Wine Tasting with Catherine

Thanks to Catherine and Alexis for a lively, informative, social wine tasting event!  Thanks to everyone for sharing such delicious food, too.  Post your recipes as a “comment” on this blog; especially, you Traci since all the Gals want to make that delicious vegetarian dish!

In preparing for last Saturday’s event, Catherine so kindly put together thorough notes on the South American wine regions and types that we tasted.  I cut and paste her notes directly into the blog along with the wine labels that we drank. 

Similarities and difference between both Wine Regions.

  • Argentina, like Chile, is unique in the wine world for the absence of the phylloxera threat that has devastated vineyards across the globe. Because of this most of the vineyards in Argentina are planted on ungrafted rootstock, Chile vineyards have no grafted root stock. 
  • The Andes is a key factor in the climate of both regions with regards to viticulture.
  • Argentina consumes approximately 80% of their wine; Chile exports approximately 80% of their wine.
  • Both Chile and Argentina were introduced to wine making by the Spanish during the Spanish colonization of the Americas in the early 1500’s.
  • In the late 1500’s cuttings from the Chilean Central Valley were brought to what is now the San Juan and Mendoza wine region which firmly established viticulture in Argentina.
  • Carmenere was thought to be extinct, but discovered growing in Chile in the early 1900’s. This “lost Bordeaux varietal” was originally thought to be Merlot, and is no longer grown in its homeland.
  • Due to the high altitude and low humidity of the main wine producing regions, both countries vineyards rarely face the problems of insects, fungi, molds and other grape diseases that affect vineyards in other countries. This allows cultivating with little or no pesticides, enabling even organic wines to be easily produced.

 1. Sauvignon Blanc –  Alabamar (2010) (William Cole) The varietal identity of Sauvignon Blanc is typically similar to grass, bell-pepper, or grapefruit in nature.  It is usually quite distinctive and one of the easier varietal wines to recognize by its often sharp, aggressive smell.  Sauvignon Blanc is probably the best dry white wine to accompany the greatest variety of foods.  It can handle components such as tomatoes, bell peppers, cilantro, raw garlic, smoked cheeses or other pungent flavors.

2. Torrontes – Serrera (2009) According to local Argentinean legend, Torrontes originated in Galicia, Spain, and was brought by the conquistadors in the 1800s. But in 2002, UC Davis studied the plant’s genetic fingerprint and discovered that the varietal is actually a cross between two grapes: Muscat of Alexandria and Criolla Chica, known in California as the Mission grape.  Aromas reminiscent of Viognier or Muscat, often with characteristics of white peach, citrus and flowers. Partner with smoked meats, mild to medium-strong cheeses, and seafood. Great partner for spicy food and Thai as well

3. Pinot Noir – Bola (2008) Pinot Noir is one of the oldest grape varieties to be cultivated for the purpose of making wine. Ancient Romans knew this grape as Helvenacia Minor and vinified it as early as the first century AD.  Thanks to the movie Sideways, it has become one of the better known reds in the US.  Although Pinot Noir harmonizes well with a wide variety of foods, the best matches to show off the delicacy and texture of Pinot Noir are: grilled salmon, a good cut of plain roast beef, a dish that  features mushrooms as the main flavor element, roasted and braised preparations of lamb, pheasant, and duck, as well as grilled meaty fish, such as salmon, shark, and swordfish. Best are foods that are simple and rich.  

4. Malbec –  Mil Piedras (2008) Malbec has characteristics that fall somewhere between Cabernet Sauvignon and Merlot. I can be very deep color, have ample tannins, and a particular plum-like flavor component to add complexity to claret blends.

5. Chilean Blend – Maqui Lien (2007) In Chile’s native Mapuche language, lien means “silver metal”—a reference to colonial Spanish coins that were once melted to make fine jewelry, like the lizard on the Maquis label.  This blend consists of 32% Syrah, 25% Carmenere, 20% Cabernet Franc, 15% Petit Verdot, and 8% Malbec.

See everyone on March 10 for a night of pampering hosted by Laurie Parker, Arbonne.

• EXCERPTED DATA

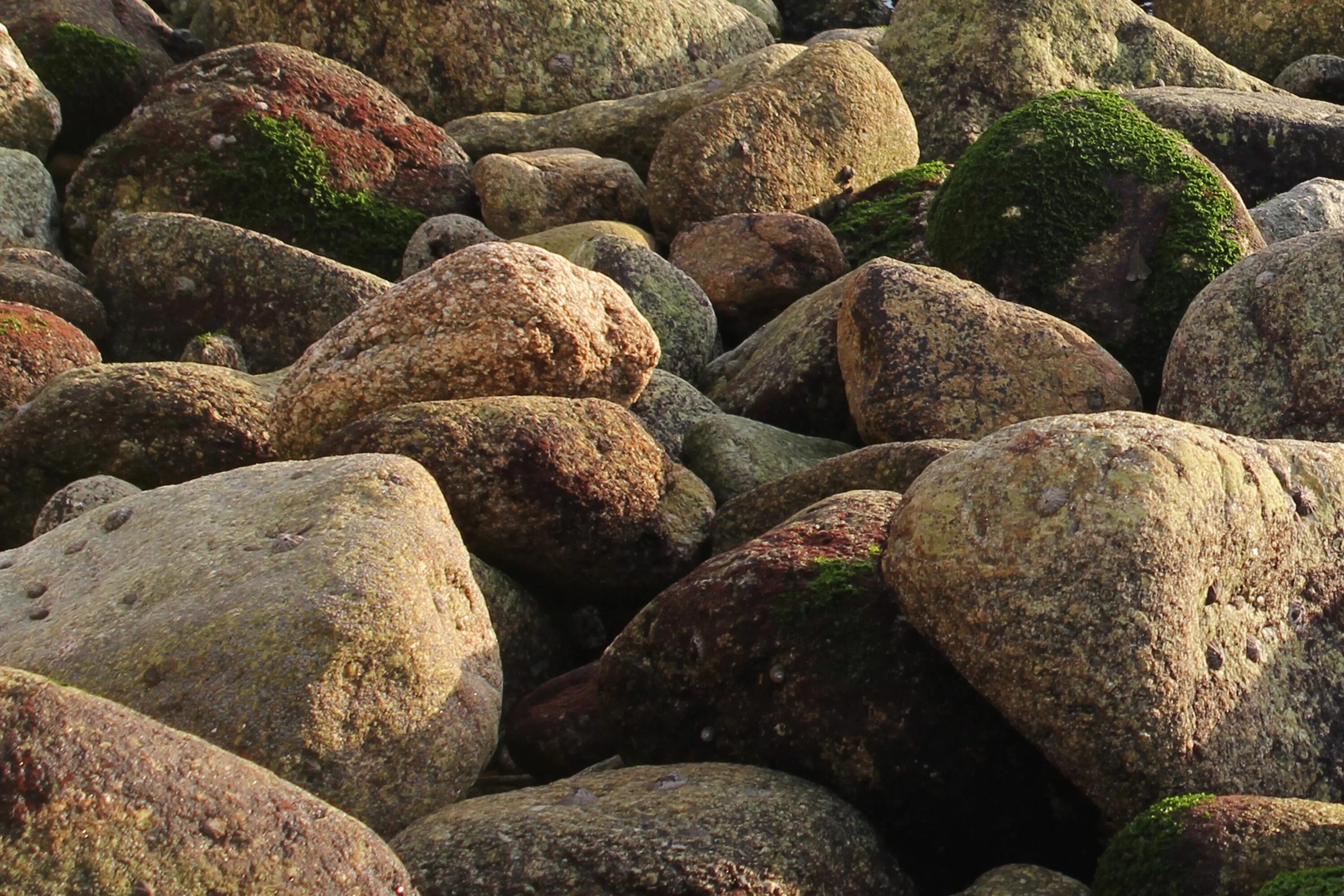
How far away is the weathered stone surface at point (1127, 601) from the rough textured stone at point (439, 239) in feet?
20.1

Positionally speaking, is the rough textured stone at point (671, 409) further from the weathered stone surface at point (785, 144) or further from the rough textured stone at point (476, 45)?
the rough textured stone at point (476, 45)

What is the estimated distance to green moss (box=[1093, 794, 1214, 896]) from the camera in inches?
153

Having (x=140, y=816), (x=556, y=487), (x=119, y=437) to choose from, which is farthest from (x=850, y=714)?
(x=119, y=437)

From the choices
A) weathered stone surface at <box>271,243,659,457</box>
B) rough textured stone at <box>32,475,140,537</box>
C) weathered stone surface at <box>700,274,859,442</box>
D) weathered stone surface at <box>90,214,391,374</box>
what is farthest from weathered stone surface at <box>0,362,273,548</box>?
weathered stone surface at <box>700,274,859,442</box>

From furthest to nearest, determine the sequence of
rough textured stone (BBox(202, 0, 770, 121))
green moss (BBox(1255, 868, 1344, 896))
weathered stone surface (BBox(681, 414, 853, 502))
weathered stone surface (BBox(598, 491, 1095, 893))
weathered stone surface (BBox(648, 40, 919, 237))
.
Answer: rough textured stone (BBox(202, 0, 770, 121))
weathered stone surface (BBox(648, 40, 919, 237))
weathered stone surface (BBox(681, 414, 853, 502))
weathered stone surface (BBox(598, 491, 1095, 893))
green moss (BBox(1255, 868, 1344, 896))

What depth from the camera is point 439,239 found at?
10.4m

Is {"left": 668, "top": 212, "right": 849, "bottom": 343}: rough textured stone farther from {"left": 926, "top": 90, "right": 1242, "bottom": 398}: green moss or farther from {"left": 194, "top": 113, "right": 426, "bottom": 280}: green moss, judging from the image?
{"left": 194, "top": 113, "right": 426, "bottom": 280}: green moss

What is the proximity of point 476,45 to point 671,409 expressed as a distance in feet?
23.0

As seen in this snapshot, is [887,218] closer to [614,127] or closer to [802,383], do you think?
[614,127]

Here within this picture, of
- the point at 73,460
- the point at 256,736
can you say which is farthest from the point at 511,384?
the point at 256,736

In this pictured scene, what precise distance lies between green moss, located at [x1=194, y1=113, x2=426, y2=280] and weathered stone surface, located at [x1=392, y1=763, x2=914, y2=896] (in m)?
7.10

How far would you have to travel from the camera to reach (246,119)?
11125 mm

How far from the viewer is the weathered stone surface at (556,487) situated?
5.95 meters

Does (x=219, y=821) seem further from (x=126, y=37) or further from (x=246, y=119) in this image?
(x=126, y=37)
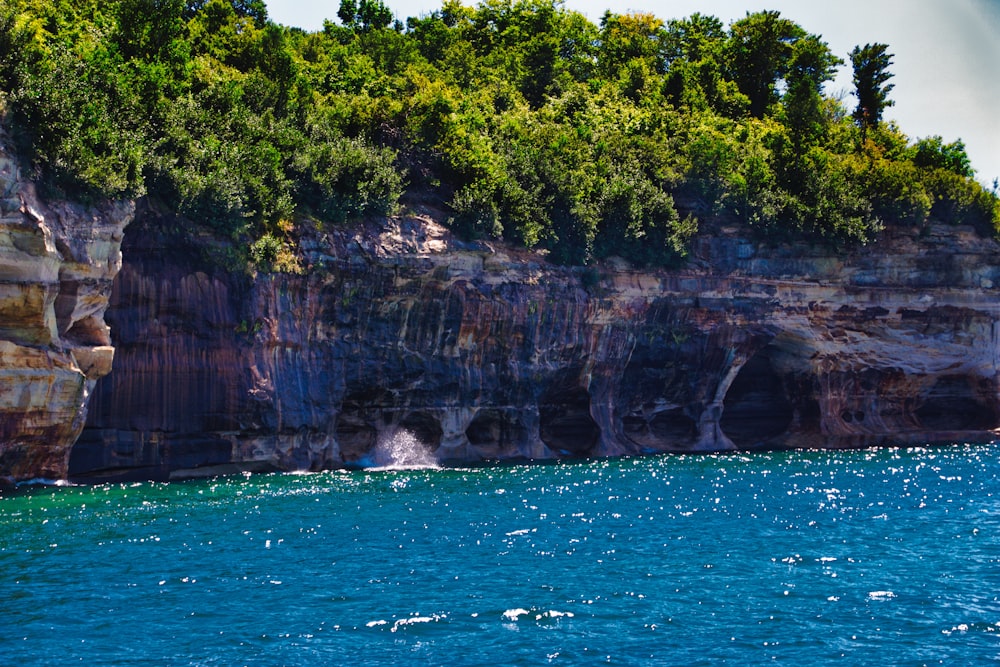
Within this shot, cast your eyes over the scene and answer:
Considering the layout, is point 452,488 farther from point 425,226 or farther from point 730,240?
point 730,240

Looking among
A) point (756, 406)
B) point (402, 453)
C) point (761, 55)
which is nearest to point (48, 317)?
point (402, 453)

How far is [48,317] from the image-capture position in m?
34.2

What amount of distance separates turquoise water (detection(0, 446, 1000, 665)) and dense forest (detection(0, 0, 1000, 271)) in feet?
41.2

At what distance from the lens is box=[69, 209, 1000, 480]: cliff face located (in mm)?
40375

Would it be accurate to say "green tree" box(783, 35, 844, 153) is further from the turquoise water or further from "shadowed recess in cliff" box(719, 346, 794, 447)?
the turquoise water

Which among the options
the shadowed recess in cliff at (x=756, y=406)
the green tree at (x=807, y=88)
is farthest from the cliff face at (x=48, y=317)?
the green tree at (x=807, y=88)

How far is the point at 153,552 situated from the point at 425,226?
24.8 m

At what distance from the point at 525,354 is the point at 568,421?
607cm

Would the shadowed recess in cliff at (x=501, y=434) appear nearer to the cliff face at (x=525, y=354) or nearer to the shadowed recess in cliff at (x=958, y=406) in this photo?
the cliff face at (x=525, y=354)

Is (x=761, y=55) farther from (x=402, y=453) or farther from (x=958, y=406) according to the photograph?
(x=402, y=453)

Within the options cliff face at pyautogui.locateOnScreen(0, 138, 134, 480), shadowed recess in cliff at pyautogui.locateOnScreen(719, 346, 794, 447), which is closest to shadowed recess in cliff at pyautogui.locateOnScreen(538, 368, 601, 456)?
shadowed recess in cliff at pyautogui.locateOnScreen(719, 346, 794, 447)

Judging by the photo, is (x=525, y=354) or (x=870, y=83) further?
(x=870, y=83)

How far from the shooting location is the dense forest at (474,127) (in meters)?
40.8

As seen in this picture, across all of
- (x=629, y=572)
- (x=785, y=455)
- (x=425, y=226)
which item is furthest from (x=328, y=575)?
(x=785, y=455)
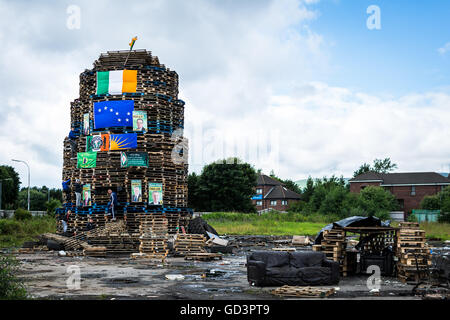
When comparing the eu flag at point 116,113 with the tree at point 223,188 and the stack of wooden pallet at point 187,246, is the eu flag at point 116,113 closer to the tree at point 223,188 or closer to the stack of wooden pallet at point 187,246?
the stack of wooden pallet at point 187,246

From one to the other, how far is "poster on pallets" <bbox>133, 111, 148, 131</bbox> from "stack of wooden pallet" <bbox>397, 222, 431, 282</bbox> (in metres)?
20.7

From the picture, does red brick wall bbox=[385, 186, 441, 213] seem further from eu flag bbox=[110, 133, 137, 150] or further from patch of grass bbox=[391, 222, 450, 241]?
eu flag bbox=[110, 133, 137, 150]

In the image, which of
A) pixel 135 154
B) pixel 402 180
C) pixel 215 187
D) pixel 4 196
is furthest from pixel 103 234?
pixel 4 196

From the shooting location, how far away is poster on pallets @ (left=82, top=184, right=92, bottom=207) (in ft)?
106

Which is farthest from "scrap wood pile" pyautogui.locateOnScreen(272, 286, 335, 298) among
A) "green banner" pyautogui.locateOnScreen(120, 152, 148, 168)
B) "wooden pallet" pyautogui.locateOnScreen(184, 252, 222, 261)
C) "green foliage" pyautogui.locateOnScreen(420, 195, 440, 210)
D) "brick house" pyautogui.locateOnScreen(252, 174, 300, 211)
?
"brick house" pyautogui.locateOnScreen(252, 174, 300, 211)

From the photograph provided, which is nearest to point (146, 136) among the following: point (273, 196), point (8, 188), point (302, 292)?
point (302, 292)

• TASK GOAL
From the wine tasting post, pull out everything from "Thanks to Catherine" down to "delicious vegetarian dish!" and copy it word for word.

• RESULT FOR THIS EXERCISE
Thanks to Catherine and Alexis for a lively, informative, social wine tasting event!  Thanks to everyone for sharing such delicious food, too.  Post your recipes as a “comment” on this blog; especially, you Traci since all the Gals want to make that delicious vegetarian dish!